Presque chaque membre d’équipage décrit les conditions de vie déplorables à bord et un manque de nourriture, d’eau potable et de fournitures médicales. Ils ont signalé quatre décès, y compris celui d’un homme qui avait été forcé à travailler alors qu’il était malade.

« Un jour, il s’est évanoui et a été amené dans sa cabine, déclare un marin. Le jour suivant, ses pieds étaient déjà enflés. Mon ami qui connaissait la langue chinoise est allé parler au commandant. Le commandant a alors mis le cap sur les Seychelles. Le vaisseau était à trois journées de distance du port mais il n’a pas survécu. »

Les sociétés chinoises qui détiennent les pires antécédents d’abus INN et de violation des droits de l’homme et qui sont actuellement actives dans l’océan Indien sud-ouest sont : Shandong Zhonglu, Zhejiang Ocean Family et China National Agricultural Development Group, selon la fondation.

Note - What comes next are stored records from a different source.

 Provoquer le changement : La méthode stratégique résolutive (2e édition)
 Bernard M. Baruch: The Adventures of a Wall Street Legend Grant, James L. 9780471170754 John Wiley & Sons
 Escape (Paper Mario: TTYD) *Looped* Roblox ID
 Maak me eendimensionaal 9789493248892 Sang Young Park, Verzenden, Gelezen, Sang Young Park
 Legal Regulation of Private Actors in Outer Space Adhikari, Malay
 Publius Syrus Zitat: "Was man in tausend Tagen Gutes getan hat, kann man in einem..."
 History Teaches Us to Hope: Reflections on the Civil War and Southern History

Le rapport de l’EJF offre une série de recommandations pour les états membres de la Commission thonière de l’océan Indien, notamment : Comores, Érythrée, Kenya, Madagascar, Maurice, Mozambique, Seychelles, Sierra Leone, Somalie et Soudan.

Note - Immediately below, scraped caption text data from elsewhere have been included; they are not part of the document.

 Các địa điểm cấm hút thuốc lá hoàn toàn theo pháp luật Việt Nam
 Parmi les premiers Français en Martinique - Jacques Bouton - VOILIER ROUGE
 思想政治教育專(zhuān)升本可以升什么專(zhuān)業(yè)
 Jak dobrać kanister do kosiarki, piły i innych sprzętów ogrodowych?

Beaucoup de ces recommandations concernent le renforcement ou la modification de la réglementation existante en vue de dissuader la pêche illégale et d’améliorer les mesures de vigilance, contrôle et surveillance, par exemple en établissant un « système de surveillance de vaisseaux partiellement centralisé et un protocole d’abordage et d’inspection en haute mer ».

La fondation recommande aussi que la commission adopte une résolution sur les normes de travail dans les zones de pêche.

Dans les zones économiques exclusives du Kenya et des Seychelles, les chalutiers thoniers battent fréquemment le pavillon des Seychelles mais appartiennent à des ressortissants chinois. Ceci est un problème de longue date. La fondation recommande que les états qui prêtent leur pavillon aux vaisseaux de pêche chinois exigent que tous les vaisseaux de pêche fournissent des informations détaillées sur les titres de propriété et des relevés sur la destination des bénéfices provenant des activités de pêche lors des demandes de permis de pêche.

La fondation fait aussi appel à une plus grande transparence concernant les investissements dans l’infrastructure de l’économie des océans, en assurant que les informations sur le financement, les parties impliquées et les effets écologiques et socio-économiques soient publiquement disponibles.